Task goal: Rewrite the data below as a numbered list with one line per item, skipping blank lines and leaving out the pictures.

── Exercise input ──

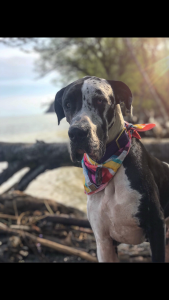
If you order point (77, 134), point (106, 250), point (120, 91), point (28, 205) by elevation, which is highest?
point (120, 91)

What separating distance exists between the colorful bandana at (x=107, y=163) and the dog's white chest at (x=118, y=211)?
0.11 ft

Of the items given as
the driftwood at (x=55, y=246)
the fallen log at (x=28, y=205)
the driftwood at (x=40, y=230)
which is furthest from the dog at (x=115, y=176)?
the fallen log at (x=28, y=205)

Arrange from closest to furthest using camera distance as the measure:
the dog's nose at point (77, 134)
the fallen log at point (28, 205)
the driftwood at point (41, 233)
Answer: the dog's nose at point (77, 134), the driftwood at point (41, 233), the fallen log at point (28, 205)

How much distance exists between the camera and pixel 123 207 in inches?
→ 31.9

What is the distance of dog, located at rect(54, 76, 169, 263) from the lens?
0.72 metres

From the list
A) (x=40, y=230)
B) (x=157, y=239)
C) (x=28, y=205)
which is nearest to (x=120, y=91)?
(x=157, y=239)

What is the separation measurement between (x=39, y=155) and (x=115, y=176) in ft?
3.44

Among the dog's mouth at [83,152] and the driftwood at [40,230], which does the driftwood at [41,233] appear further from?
the dog's mouth at [83,152]

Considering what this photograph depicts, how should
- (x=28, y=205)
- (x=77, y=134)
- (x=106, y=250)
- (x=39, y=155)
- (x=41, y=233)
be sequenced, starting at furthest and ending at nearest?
(x=28, y=205)
(x=41, y=233)
(x=39, y=155)
(x=106, y=250)
(x=77, y=134)

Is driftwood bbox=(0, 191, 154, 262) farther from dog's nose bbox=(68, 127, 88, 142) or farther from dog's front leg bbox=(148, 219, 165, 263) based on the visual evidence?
dog's nose bbox=(68, 127, 88, 142)

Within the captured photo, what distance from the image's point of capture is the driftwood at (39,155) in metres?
1.74

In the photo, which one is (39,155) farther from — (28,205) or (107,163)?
(107,163)

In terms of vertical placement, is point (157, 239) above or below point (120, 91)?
below

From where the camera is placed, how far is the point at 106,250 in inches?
35.7
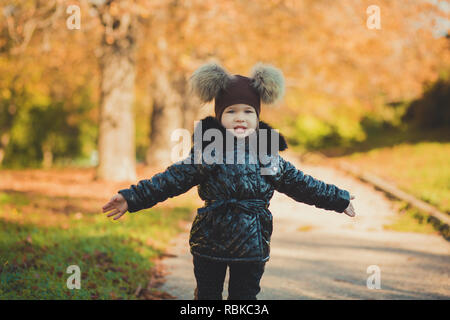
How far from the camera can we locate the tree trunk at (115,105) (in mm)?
11016

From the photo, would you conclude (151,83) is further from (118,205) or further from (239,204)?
(239,204)

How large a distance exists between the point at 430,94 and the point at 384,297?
17.0 meters

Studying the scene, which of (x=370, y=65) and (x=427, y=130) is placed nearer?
(x=370, y=65)

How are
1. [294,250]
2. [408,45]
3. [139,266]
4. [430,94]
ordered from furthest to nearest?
[430,94] < [408,45] < [294,250] < [139,266]

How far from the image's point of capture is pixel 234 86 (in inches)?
127

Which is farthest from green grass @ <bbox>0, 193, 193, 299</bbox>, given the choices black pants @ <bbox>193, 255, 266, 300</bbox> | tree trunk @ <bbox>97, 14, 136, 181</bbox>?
tree trunk @ <bbox>97, 14, 136, 181</bbox>

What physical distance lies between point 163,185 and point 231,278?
75 cm

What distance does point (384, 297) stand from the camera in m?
4.18

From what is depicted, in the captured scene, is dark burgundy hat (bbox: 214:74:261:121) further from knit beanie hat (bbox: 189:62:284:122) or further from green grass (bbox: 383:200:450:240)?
green grass (bbox: 383:200:450:240)

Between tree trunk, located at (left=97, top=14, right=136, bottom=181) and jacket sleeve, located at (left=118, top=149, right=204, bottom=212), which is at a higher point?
tree trunk, located at (left=97, top=14, right=136, bottom=181)

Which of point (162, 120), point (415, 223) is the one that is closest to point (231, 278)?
point (415, 223)

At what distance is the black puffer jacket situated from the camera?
298 centimetres

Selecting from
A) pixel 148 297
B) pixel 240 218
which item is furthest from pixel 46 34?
pixel 240 218
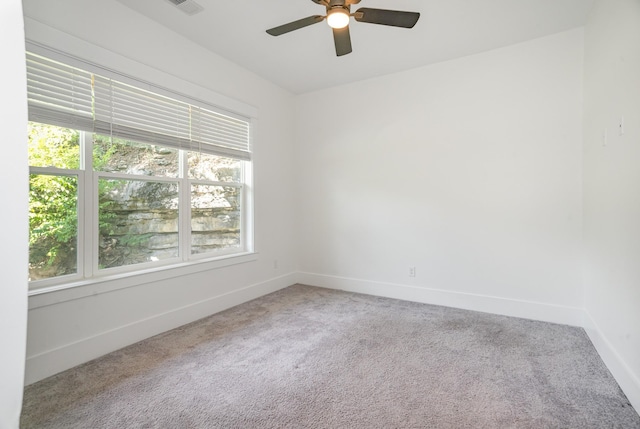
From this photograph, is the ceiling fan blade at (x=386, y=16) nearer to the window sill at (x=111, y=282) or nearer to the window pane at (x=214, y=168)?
the window pane at (x=214, y=168)

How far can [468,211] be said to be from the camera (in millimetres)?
3328

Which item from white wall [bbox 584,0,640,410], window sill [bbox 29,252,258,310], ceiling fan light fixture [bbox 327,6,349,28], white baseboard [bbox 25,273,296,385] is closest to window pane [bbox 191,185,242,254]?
window sill [bbox 29,252,258,310]

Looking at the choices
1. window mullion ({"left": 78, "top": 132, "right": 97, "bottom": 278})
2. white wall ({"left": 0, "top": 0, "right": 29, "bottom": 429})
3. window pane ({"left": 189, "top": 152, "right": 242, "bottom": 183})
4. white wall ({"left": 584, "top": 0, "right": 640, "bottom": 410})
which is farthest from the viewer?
window pane ({"left": 189, "top": 152, "right": 242, "bottom": 183})

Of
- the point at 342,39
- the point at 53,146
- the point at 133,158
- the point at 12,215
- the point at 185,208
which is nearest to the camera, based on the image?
the point at 12,215

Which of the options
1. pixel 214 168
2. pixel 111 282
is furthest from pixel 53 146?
pixel 214 168

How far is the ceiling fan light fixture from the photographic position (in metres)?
1.94

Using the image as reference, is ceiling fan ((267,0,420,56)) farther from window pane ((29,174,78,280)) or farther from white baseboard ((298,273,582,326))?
white baseboard ((298,273,582,326))

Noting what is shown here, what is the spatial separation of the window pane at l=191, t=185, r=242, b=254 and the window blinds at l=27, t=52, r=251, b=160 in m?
0.43

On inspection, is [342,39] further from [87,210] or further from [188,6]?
[87,210]

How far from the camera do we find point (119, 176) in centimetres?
250

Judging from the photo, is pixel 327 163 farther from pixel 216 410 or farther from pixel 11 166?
pixel 11 166

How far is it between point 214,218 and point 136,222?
2.80 feet

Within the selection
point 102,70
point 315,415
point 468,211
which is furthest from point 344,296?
point 102,70

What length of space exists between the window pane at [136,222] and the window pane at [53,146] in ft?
0.84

───

Task output:
1. If you order point (77, 134), point (106, 250), point (120, 91), point (28, 205) by elevation, which is highest?
2. point (120, 91)
3. What separating distance exists between the colorful bandana at (x=107, y=163) and the dog's white chest at (x=118, y=211)?
4. 0.11 ft
5. Of the items given as
6. the driftwood at (x=55, y=246)
7. the fallen log at (x=28, y=205)
8. the driftwood at (x=40, y=230)
9. which is furthest from the dog at (x=115, y=176)?
10. the fallen log at (x=28, y=205)
11. Arrange from closest to furthest using camera distance as the measure:
12. the dog's nose at point (77, 134)
13. the fallen log at point (28, 205)
14. the driftwood at point (41, 233)
15. Answer: the dog's nose at point (77, 134), the driftwood at point (41, 233), the fallen log at point (28, 205)
16. How much distance exists between the camera and pixel 123 207 in inches?
17. → 31.9
18. What is the distance of dog, located at rect(54, 76, 169, 263) from the lens?
19. 0.72 metres
20. From the list
21. A) (x=40, y=230)
22. B) (x=157, y=239)
23. C) (x=28, y=205)
24. which is nearest to (x=120, y=91)?
25. (x=157, y=239)
26. What is the separation measurement between (x=39, y=155) and (x=115, y=176) in ft?
27. 3.44
28. Among the dog's mouth at [83,152] and the driftwood at [40,230], which does the driftwood at [41,233] appear further from?
29. the dog's mouth at [83,152]
30. Considering what this photograph depicts, how should
31. - (x=28, y=205)
32. - (x=77, y=134)
33. - (x=106, y=250)
34. - (x=39, y=155)
35. - (x=41, y=233)
36. be sequenced, starting at furthest and ending at nearest?
37. (x=28, y=205)
38. (x=41, y=233)
39. (x=39, y=155)
40. (x=106, y=250)
41. (x=77, y=134)
42. Is driftwood bbox=(0, 191, 154, 262) farther from dog's nose bbox=(68, 127, 88, 142) or farther from dog's front leg bbox=(148, 219, 165, 263) based on the visual evidence?
43. dog's nose bbox=(68, 127, 88, 142)
44. Within the captured photo, what distance from the image's point of capture is the driftwood at (39,155) in metres?
45. 1.74
46. In the photo, which one is (39,155) farther from — (28,205) or (107,163)?
47. (107,163)
48. In terms of vertical placement, is point (157, 239) above or below point (120, 91)?
49. below
50. From where the camera is placed, how far is the point at 106,250 in inches?
51. 35.7
52. How far from the camera can we locate the tree trunk at (115,105) (in mm)?
53. 11016
54. From the photo, would you conclude (151,83) is further from (118,205) or further from (239,204)?
55. (239,204)
56. How large a distance exists between the point at 430,94 and the point at 384,297?
57. 17.0 meters
58. Studying the scene, which of (x=370, y=65) and (x=427, y=130) is placed nearer?
59. (x=370, y=65)
60. How are
61. 1. [294,250]
62. 2. [408,45]
63. 3. [139,266]
64. 4. [430,94]
65. ordered from furthest to nearest?
66. [430,94] < [408,45] < [294,250] < [139,266]
67. How far from the image's point of capture is pixel 234 86 (in inches)?
68. 127
69. Which is farthest from green grass @ <bbox>0, 193, 193, 299</bbox>, given the choices black pants @ <bbox>193, 255, 266, 300</bbox> | tree trunk @ <bbox>97, 14, 136, 181</bbox>?
70. tree trunk @ <bbox>97, 14, 136, 181</bbox>
71. What physical distance lies between point 163,185 and point 231,278?
72. 75 cm
73. What distance does point (384, 297) stand from the camera in m?
74. 4.18
75. From what is depicted, in the captured scene, is dark burgundy hat (bbox: 214:74:261:121) further from knit beanie hat (bbox: 189:62:284:122) or further from green grass (bbox: 383:200:450:240)?
76. green grass (bbox: 383:200:450:240)
77. Between tree trunk, located at (left=97, top=14, right=136, bottom=181) and jacket sleeve, located at (left=118, top=149, right=204, bottom=212), which is at a higher point?
78. tree trunk, located at (left=97, top=14, right=136, bottom=181)
79. Which of point (162, 120), point (415, 223) is the one that is closest to point (231, 278)?
80. point (415, 223)
81. At what distance is the black puffer jacket situated from the camera?
82. 298 centimetres
83. Selecting from
84. A) pixel 148 297
85. B) pixel 240 218
86. which item is furthest from pixel 46 34?
87. pixel 240 218
88. From this photograph, is the ceiling fan blade at (x=386, y=16) nearer to the window sill at (x=111, y=282) or nearer to the window pane at (x=214, y=168)?
89. the window pane at (x=214, y=168)
90. How far can [468,211] be said to be from the camera (in millimetres)?
91. 3328
92. Which item from white wall [bbox 584,0,640,410], window sill [bbox 29,252,258,310], ceiling fan light fixture [bbox 327,6,349,28], white baseboard [bbox 25,273,296,385] is closest to window pane [bbox 191,185,242,254]?
93. window sill [bbox 29,252,258,310]
94. Looking at the choices
95. 1. window mullion ({"left": 78, "top": 132, "right": 97, "bottom": 278})
96. 2. white wall ({"left": 0, "top": 0, "right": 29, "bottom": 429})
97. 3. window pane ({"left": 189, "top": 152, "right": 242, "bottom": 183})
98. 4. white wall ({"left": 584, "top": 0, "right": 640, "bottom": 410})
99. which is farthest from the viewer?
100. window pane ({"left": 189, "top": 152, "right": 242, "bottom": 183})
101. Of
102. - the point at 342,39
103. - the point at 53,146
104. - the point at 133,158
105. - the point at 12,215
106. - the point at 185,208
107. which is nearest to the camera, based on the image?
108. the point at 12,215
109. Which of the options
110. 1. pixel 214 168
111. 2. pixel 111 282
112. is furthest from pixel 53 146?
113. pixel 214 168
114. How far is the ceiling fan light fixture from the photographic position (in metres)?
115. 1.94
116. Using the image as reference, is ceiling fan ((267,0,420,56)) farther from window pane ((29,174,78,280)) or farther from white baseboard ((298,273,582,326))?
117. white baseboard ((298,273,582,326))
118. Noting what is shown here, what is the spatial separation of the window pane at l=191, t=185, r=242, b=254 and the window blinds at l=27, t=52, r=251, b=160 in m?
119. 0.43
120. On inspection, is [342,39] further from [87,210] or further from [188,6]?
121. [87,210]
122. How far from the camera do we find point (119, 176) in centimetres?
123. 250
124. Judging from the photo, is pixel 327 163 farther from pixel 216 410 or farther from pixel 11 166?
125. pixel 11 166
126. How far is it between point 214,218 and point 136,222?
127. 2.80 feet
128. Within the selection
129. point 102,70
130. point 315,415
131. point 468,211
132. which is furthest from point 344,296?
133. point 102,70
134. What length of space exists between the window pane at [136,222] and the window pane at [53,146] in ft?
135. 0.84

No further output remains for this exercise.